Causas multifatoriais
O psicólogo Maycon Rodrigo Torres, membro do Laboratório de Psicanálise e Laço Social da Universidade Federal Fluminense (UFF) e professor de psicologia Faculdade Maria Thereza (Famath), destaca que não existe um diagnóstico específico associado aos ataques cometidos por adolescentes em escolas.
“Temos que levar em consideração que o primeiro grande sinal de alerta é o isolamento social. Não existe um diagnóstico específico associado a esse tipo de episódio de rompante de agressividade em escola. Mas é importante levar em consideração o isolamento. Então, os perfis que mais chamam atenção são pessoas que não conseguem fazer muitos vínculos sociais ou então que em algum momento perderam os vínculos sociais”, afirma.
O especialista aponta como exemplos de perda de vínculo social alterações que impactam o cotidiano do adolescente, como troca de escola, mudança de cidade ou do arranjo familiar. “Segundo ponto é poder avaliar o tipo de vínculo que esse adolescente faz, como são essas relações, se elas tendem a ser mais superficiais, se são relações também pautadas em agressividade ou alguma coisa nesse sentido”, pontua.
A psicanalista da SBPSP afirma que todo sofrimento mental revela algo da época e da cultura de uma sociedade. “Desde Freud a origem etiológica dos distúrbios emocionais contêm fatores multifatoriais: predisposição hereditária, fatores ambientais e [Melanie] Klein acrescentou os constitucionais, uma boa maternagem pode proteger o individuo em seu desenvolvimento saudável”, diz.
Este fato na escola de São Paulo dá visibilidade a uma modalidade de mal-estar na ação sob forma de violência e criminalidade.

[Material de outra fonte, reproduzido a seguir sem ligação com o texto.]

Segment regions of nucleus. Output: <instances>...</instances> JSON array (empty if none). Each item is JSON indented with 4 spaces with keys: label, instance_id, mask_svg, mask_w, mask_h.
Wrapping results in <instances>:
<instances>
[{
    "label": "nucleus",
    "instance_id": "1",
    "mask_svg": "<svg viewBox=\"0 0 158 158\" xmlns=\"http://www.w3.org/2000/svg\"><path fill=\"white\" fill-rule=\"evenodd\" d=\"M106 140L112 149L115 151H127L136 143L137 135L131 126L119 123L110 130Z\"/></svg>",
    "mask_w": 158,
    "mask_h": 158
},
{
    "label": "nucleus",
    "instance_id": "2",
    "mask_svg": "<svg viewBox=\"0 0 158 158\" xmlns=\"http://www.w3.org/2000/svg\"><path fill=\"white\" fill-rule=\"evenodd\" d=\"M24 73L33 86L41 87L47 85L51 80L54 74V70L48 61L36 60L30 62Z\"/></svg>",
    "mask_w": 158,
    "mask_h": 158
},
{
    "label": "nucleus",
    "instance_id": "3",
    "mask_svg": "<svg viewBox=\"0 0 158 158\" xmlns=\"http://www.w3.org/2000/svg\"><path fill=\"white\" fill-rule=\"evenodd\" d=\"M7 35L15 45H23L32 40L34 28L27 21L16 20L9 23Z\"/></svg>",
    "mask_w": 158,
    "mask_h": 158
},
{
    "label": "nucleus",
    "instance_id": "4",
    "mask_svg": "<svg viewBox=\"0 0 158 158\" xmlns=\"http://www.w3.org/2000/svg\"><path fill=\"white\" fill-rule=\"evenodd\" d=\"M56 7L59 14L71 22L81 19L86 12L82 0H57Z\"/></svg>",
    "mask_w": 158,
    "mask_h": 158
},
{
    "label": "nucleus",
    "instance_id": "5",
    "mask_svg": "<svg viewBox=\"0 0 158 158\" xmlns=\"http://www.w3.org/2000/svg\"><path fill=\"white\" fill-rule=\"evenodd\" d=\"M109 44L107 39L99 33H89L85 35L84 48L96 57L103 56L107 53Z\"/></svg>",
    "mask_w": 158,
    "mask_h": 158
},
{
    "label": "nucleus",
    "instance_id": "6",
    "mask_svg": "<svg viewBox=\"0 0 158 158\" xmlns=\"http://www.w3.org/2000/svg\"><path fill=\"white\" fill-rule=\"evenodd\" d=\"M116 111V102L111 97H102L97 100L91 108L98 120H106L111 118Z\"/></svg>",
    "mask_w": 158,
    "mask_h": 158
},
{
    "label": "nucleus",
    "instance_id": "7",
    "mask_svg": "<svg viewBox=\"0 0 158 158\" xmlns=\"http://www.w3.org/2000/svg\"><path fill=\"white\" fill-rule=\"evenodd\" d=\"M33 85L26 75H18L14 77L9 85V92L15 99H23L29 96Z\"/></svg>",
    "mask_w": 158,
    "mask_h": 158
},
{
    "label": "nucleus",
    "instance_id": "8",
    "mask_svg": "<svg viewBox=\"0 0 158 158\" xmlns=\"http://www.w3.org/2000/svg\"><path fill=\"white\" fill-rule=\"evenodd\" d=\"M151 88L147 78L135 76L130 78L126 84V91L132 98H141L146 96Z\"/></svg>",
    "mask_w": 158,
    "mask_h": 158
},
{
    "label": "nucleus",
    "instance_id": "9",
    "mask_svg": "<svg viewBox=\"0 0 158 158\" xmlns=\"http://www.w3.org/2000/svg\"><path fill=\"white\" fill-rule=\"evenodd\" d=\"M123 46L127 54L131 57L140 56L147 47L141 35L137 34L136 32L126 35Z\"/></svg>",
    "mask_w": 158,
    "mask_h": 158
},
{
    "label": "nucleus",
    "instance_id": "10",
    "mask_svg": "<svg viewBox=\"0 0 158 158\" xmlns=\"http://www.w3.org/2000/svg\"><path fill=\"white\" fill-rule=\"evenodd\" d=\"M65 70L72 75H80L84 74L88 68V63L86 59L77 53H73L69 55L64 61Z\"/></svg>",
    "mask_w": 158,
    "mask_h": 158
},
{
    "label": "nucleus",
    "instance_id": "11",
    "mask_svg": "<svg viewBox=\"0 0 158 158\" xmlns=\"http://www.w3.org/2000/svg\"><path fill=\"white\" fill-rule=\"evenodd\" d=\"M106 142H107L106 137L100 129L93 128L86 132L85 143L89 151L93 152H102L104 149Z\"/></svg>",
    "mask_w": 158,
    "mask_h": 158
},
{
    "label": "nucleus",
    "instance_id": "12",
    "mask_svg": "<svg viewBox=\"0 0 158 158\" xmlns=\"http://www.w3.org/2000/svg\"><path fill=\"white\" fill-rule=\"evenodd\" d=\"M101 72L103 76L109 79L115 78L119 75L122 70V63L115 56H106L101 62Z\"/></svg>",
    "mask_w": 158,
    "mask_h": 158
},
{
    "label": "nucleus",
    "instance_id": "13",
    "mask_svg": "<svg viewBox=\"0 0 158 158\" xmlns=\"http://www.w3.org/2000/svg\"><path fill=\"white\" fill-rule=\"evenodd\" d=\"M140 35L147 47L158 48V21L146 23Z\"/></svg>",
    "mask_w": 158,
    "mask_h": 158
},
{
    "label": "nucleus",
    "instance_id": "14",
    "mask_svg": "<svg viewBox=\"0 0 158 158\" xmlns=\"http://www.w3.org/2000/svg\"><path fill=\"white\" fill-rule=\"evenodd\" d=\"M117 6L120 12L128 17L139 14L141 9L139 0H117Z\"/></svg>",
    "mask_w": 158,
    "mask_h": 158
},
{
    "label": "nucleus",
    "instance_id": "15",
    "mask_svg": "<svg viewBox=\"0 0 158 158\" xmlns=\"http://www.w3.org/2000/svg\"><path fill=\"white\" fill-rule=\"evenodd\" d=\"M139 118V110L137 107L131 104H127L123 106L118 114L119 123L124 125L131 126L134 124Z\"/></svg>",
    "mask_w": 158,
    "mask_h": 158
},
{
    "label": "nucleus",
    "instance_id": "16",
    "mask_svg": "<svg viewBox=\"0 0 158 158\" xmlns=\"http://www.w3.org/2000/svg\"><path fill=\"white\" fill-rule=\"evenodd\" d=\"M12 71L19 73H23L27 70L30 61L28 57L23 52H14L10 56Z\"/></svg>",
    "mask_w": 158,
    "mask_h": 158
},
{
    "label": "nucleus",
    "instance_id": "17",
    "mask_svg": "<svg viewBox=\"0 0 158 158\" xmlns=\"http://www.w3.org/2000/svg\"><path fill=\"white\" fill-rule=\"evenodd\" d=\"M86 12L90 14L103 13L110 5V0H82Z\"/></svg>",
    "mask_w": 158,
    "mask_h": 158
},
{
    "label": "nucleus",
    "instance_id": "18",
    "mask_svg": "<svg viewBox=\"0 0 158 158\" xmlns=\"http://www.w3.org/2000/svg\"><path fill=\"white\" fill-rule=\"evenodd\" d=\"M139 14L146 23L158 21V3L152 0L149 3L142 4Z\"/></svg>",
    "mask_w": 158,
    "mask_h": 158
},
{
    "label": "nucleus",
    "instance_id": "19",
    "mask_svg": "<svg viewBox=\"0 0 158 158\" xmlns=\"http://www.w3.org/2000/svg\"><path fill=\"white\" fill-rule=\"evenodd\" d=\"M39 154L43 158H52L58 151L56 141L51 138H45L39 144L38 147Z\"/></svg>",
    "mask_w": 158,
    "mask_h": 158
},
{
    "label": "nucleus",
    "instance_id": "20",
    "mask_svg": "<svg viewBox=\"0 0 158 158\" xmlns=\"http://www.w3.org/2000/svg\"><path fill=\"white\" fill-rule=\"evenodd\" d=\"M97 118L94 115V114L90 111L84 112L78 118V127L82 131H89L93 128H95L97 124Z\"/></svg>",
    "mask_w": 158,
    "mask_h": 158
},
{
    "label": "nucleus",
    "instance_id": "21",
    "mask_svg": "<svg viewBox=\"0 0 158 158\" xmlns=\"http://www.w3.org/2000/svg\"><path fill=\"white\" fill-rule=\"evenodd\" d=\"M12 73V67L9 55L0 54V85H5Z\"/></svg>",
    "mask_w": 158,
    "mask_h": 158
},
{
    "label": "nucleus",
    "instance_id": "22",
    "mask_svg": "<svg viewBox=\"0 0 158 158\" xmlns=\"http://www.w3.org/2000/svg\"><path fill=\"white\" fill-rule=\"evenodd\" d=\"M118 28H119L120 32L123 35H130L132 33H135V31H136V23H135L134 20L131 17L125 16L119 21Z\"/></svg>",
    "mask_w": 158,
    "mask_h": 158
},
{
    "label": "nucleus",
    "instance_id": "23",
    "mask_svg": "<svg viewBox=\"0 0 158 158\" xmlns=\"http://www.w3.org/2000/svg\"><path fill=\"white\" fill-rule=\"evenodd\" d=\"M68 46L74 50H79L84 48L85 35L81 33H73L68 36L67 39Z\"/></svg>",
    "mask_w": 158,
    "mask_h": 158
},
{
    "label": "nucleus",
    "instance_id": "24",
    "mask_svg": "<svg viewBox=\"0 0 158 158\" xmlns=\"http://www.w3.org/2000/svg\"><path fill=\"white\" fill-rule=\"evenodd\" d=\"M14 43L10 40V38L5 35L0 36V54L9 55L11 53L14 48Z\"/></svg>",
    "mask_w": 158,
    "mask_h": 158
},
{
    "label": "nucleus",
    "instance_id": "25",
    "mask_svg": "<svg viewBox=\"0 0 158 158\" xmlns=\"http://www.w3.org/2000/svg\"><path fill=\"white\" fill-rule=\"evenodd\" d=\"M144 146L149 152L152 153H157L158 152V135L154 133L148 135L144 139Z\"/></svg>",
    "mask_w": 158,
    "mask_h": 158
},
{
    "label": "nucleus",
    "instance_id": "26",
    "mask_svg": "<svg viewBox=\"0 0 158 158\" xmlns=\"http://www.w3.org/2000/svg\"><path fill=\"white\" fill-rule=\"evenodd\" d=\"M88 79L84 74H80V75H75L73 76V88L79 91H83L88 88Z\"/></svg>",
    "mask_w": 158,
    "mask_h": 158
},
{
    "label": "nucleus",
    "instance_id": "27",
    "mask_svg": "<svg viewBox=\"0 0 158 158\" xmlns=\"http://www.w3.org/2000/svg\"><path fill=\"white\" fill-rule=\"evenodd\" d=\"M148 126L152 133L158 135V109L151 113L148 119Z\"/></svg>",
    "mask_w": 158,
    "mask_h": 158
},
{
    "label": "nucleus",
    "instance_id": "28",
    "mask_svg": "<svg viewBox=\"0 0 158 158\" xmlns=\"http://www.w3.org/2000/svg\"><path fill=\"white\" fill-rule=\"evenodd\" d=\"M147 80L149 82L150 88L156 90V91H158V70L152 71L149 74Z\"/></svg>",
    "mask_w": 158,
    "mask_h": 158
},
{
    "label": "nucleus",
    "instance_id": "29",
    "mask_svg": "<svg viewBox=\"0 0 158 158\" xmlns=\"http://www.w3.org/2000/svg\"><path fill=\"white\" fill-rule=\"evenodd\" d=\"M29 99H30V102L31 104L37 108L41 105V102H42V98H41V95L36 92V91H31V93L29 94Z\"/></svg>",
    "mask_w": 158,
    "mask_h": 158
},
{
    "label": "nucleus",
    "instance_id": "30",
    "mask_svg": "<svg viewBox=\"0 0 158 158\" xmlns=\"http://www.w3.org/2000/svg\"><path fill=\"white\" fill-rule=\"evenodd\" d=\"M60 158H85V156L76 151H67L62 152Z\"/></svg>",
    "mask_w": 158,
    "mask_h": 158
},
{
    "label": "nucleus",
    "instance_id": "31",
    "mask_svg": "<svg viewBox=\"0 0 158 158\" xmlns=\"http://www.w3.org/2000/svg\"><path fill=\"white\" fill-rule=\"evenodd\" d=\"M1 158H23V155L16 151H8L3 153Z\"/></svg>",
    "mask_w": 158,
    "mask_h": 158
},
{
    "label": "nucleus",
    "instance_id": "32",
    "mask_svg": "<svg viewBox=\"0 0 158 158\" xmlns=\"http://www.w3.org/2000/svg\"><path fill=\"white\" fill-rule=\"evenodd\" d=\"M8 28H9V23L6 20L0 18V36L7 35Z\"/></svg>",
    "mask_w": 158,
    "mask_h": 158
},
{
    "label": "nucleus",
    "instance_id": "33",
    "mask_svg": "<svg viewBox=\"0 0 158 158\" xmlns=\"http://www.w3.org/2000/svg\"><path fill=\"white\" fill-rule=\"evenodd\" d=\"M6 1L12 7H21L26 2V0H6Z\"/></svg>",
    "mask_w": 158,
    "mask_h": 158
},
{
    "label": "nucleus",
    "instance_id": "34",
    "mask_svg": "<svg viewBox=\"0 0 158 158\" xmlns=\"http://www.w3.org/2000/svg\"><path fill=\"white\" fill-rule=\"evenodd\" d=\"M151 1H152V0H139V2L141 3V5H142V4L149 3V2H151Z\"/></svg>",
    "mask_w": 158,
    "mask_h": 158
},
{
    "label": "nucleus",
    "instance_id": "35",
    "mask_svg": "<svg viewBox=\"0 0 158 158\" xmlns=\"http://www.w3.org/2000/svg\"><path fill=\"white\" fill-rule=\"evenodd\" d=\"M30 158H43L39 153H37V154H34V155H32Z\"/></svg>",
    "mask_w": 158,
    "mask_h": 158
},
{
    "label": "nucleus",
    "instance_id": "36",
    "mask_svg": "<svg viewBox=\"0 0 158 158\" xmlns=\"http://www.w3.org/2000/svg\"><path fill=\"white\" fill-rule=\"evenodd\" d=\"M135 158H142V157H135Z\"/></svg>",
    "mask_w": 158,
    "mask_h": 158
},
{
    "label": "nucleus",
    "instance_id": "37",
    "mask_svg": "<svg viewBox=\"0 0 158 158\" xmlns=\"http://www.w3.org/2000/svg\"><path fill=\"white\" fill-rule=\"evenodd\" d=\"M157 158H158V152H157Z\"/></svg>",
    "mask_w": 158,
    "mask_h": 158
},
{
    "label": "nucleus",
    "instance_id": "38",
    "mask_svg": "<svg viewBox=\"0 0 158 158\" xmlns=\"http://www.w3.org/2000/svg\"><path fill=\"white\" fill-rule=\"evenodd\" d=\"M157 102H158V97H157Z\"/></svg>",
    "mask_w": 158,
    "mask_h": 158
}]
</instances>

Revela algo do individual, como da problemática do ‘eu’, da dificuldade de discriminar quem eu sou e quem é o outro, bem como da cultura
Lídia Magnino, psicanalista da Sociedade Brasileira de Psicanálise de São Paulo (SBPSP)

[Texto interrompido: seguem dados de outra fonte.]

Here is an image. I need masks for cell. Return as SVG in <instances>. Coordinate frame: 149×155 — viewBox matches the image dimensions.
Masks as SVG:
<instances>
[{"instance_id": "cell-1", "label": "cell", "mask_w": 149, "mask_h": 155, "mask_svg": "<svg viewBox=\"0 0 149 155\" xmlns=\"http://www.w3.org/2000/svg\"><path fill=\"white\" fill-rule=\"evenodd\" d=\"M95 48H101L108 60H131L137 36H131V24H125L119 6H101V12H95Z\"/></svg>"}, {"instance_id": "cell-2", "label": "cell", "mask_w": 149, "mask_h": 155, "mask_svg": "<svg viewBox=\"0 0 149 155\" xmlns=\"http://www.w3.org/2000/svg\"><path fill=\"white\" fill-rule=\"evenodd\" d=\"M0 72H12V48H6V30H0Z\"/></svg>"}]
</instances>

A psicóloga Luana Ganzert, especialista em emoções, afirma que o desenvolvimento psicológico na infância é tão importante quanto o desenvolvimento motor e de linguagem.
“Muitas vezes, damos mais atenção se a criança está crescendo bem e falando bem, e não pensamos nos comportamentos com base no desenvolvimento emocional. A estrutura familiar negligenciada pela atenção, amor, cuidado, orientação, presença, mais as heranças biológicas com problemas psicológicos, somando com um ambiente vulnerável, são contribuintes para episódios violentos”, diz.

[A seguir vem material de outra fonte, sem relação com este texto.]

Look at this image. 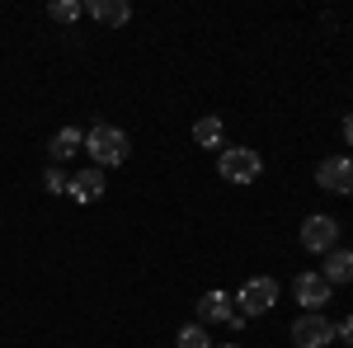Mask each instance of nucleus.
<instances>
[{"label":"nucleus","mask_w":353,"mask_h":348,"mask_svg":"<svg viewBox=\"0 0 353 348\" xmlns=\"http://www.w3.org/2000/svg\"><path fill=\"white\" fill-rule=\"evenodd\" d=\"M85 151L94 156V170H104V165H123L132 156V141L123 127H109V123H99V127H90L85 132Z\"/></svg>","instance_id":"obj_1"},{"label":"nucleus","mask_w":353,"mask_h":348,"mask_svg":"<svg viewBox=\"0 0 353 348\" xmlns=\"http://www.w3.org/2000/svg\"><path fill=\"white\" fill-rule=\"evenodd\" d=\"M217 174L226 184H254V179L264 174V161H259V151H250V146H221Z\"/></svg>","instance_id":"obj_2"},{"label":"nucleus","mask_w":353,"mask_h":348,"mask_svg":"<svg viewBox=\"0 0 353 348\" xmlns=\"http://www.w3.org/2000/svg\"><path fill=\"white\" fill-rule=\"evenodd\" d=\"M339 245V221L325 212H316V216H306L301 221V249H311V254H330Z\"/></svg>","instance_id":"obj_3"},{"label":"nucleus","mask_w":353,"mask_h":348,"mask_svg":"<svg viewBox=\"0 0 353 348\" xmlns=\"http://www.w3.org/2000/svg\"><path fill=\"white\" fill-rule=\"evenodd\" d=\"M236 301H241V316H264V311L278 306V283L273 278H250Z\"/></svg>","instance_id":"obj_4"},{"label":"nucleus","mask_w":353,"mask_h":348,"mask_svg":"<svg viewBox=\"0 0 353 348\" xmlns=\"http://www.w3.org/2000/svg\"><path fill=\"white\" fill-rule=\"evenodd\" d=\"M292 339H297V348H325L334 339V320H325L321 311H306L292 325Z\"/></svg>","instance_id":"obj_5"},{"label":"nucleus","mask_w":353,"mask_h":348,"mask_svg":"<svg viewBox=\"0 0 353 348\" xmlns=\"http://www.w3.org/2000/svg\"><path fill=\"white\" fill-rule=\"evenodd\" d=\"M316 184L325 193H353V161L349 156H330L316 165Z\"/></svg>","instance_id":"obj_6"},{"label":"nucleus","mask_w":353,"mask_h":348,"mask_svg":"<svg viewBox=\"0 0 353 348\" xmlns=\"http://www.w3.org/2000/svg\"><path fill=\"white\" fill-rule=\"evenodd\" d=\"M104 188H109L104 184V170H94V165H90V170H76V174L66 179V193H71L76 203H99Z\"/></svg>","instance_id":"obj_7"},{"label":"nucleus","mask_w":353,"mask_h":348,"mask_svg":"<svg viewBox=\"0 0 353 348\" xmlns=\"http://www.w3.org/2000/svg\"><path fill=\"white\" fill-rule=\"evenodd\" d=\"M330 292H334V287H330L321 273H301L297 278V301L306 306V311H321V306L330 301Z\"/></svg>","instance_id":"obj_8"},{"label":"nucleus","mask_w":353,"mask_h":348,"mask_svg":"<svg viewBox=\"0 0 353 348\" xmlns=\"http://www.w3.org/2000/svg\"><path fill=\"white\" fill-rule=\"evenodd\" d=\"M321 278H325L330 287H334V283H339V287H344V283H353V254L334 245V249L325 254V268H321Z\"/></svg>","instance_id":"obj_9"},{"label":"nucleus","mask_w":353,"mask_h":348,"mask_svg":"<svg viewBox=\"0 0 353 348\" xmlns=\"http://www.w3.org/2000/svg\"><path fill=\"white\" fill-rule=\"evenodd\" d=\"M90 14H94V19H99V24H128V19H132V5H128V0H90Z\"/></svg>","instance_id":"obj_10"},{"label":"nucleus","mask_w":353,"mask_h":348,"mask_svg":"<svg viewBox=\"0 0 353 348\" xmlns=\"http://www.w3.org/2000/svg\"><path fill=\"white\" fill-rule=\"evenodd\" d=\"M226 316H231V296L226 292L212 287V292L198 296V320H226Z\"/></svg>","instance_id":"obj_11"},{"label":"nucleus","mask_w":353,"mask_h":348,"mask_svg":"<svg viewBox=\"0 0 353 348\" xmlns=\"http://www.w3.org/2000/svg\"><path fill=\"white\" fill-rule=\"evenodd\" d=\"M76 151H85V132L81 127H61L52 136V161H71Z\"/></svg>","instance_id":"obj_12"},{"label":"nucleus","mask_w":353,"mask_h":348,"mask_svg":"<svg viewBox=\"0 0 353 348\" xmlns=\"http://www.w3.org/2000/svg\"><path fill=\"white\" fill-rule=\"evenodd\" d=\"M193 141H198V146H221V118H212V113L198 118V123H193Z\"/></svg>","instance_id":"obj_13"},{"label":"nucleus","mask_w":353,"mask_h":348,"mask_svg":"<svg viewBox=\"0 0 353 348\" xmlns=\"http://www.w3.org/2000/svg\"><path fill=\"white\" fill-rule=\"evenodd\" d=\"M48 14H52L57 24H76V19L85 14V5H81V0H52V5H48Z\"/></svg>","instance_id":"obj_14"},{"label":"nucleus","mask_w":353,"mask_h":348,"mask_svg":"<svg viewBox=\"0 0 353 348\" xmlns=\"http://www.w3.org/2000/svg\"><path fill=\"white\" fill-rule=\"evenodd\" d=\"M174 344H179V348H212V339H208V329H203V325H184Z\"/></svg>","instance_id":"obj_15"},{"label":"nucleus","mask_w":353,"mask_h":348,"mask_svg":"<svg viewBox=\"0 0 353 348\" xmlns=\"http://www.w3.org/2000/svg\"><path fill=\"white\" fill-rule=\"evenodd\" d=\"M43 188H48V193H66V174H61V170H48V174H43Z\"/></svg>","instance_id":"obj_16"},{"label":"nucleus","mask_w":353,"mask_h":348,"mask_svg":"<svg viewBox=\"0 0 353 348\" xmlns=\"http://www.w3.org/2000/svg\"><path fill=\"white\" fill-rule=\"evenodd\" d=\"M334 339H344V344H353V316H349V320H339V325H334Z\"/></svg>","instance_id":"obj_17"},{"label":"nucleus","mask_w":353,"mask_h":348,"mask_svg":"<svg viewBox=\"0 0 353 348\" xmlns=\"http://www.w3.org/2000/svg\"><path fill=\"white\" fill-rule=\"evenodd\" d=\"M344 141H349V146H353V113H349V118H344Z\"/></svg>","instance_id":"obj_18"},{"label":"nucleus","mask_w":353,"mask_h":348,"mask_svg":"<svg viewBox=\"0 0 353 348\" xmlns=\"http://www.w3.org/2000/svg\"><path fill=\"white\" fill-rule=\"evenodd\" d=\"M212 348H241V344H212Z\"/></svg>","instance_id":"obj_19"}]
</instances>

O que há por trás da mente adolescente
A adolescência é um momento de grandes mudanças que exigem trabalho psíquico, como explica a psicanalista Lídia Magnino, da Sociedade Brasileira de Psicanálise de São Paulo (SBPSP).
“O corpo se define sexualmente, imprime pressão sobre a identidade sexual, sai do espaço privado familiar para o público das amizades, da busca do reconhecimento pelos outros, vive as primeiras paixões. É momento em que vai usar a poupança psíquica da infância. Se há uma recusa a estas transformações se dá o adoecimento. Parecem que são vazios, sem alma, não conseguem falar, se isolam, se apegam nas redes sociais, não desenvolvem o pensar”, afirma Lídia.
A especialista explica que, nesse contexto, são comuns atitudes antissociais.
“Atitudes antissociais são tentativas de reaver os cuidados maternos, aquilo que foi privado, tentando reencontrar o cuidado perdido. Condutas destrutivas ocultam solidão, desamparo infinitos. Adolescentes tardios com dificuldades de se inserir na vida adulta, que dependem dos pais e não conseguem separar-se”, afirma.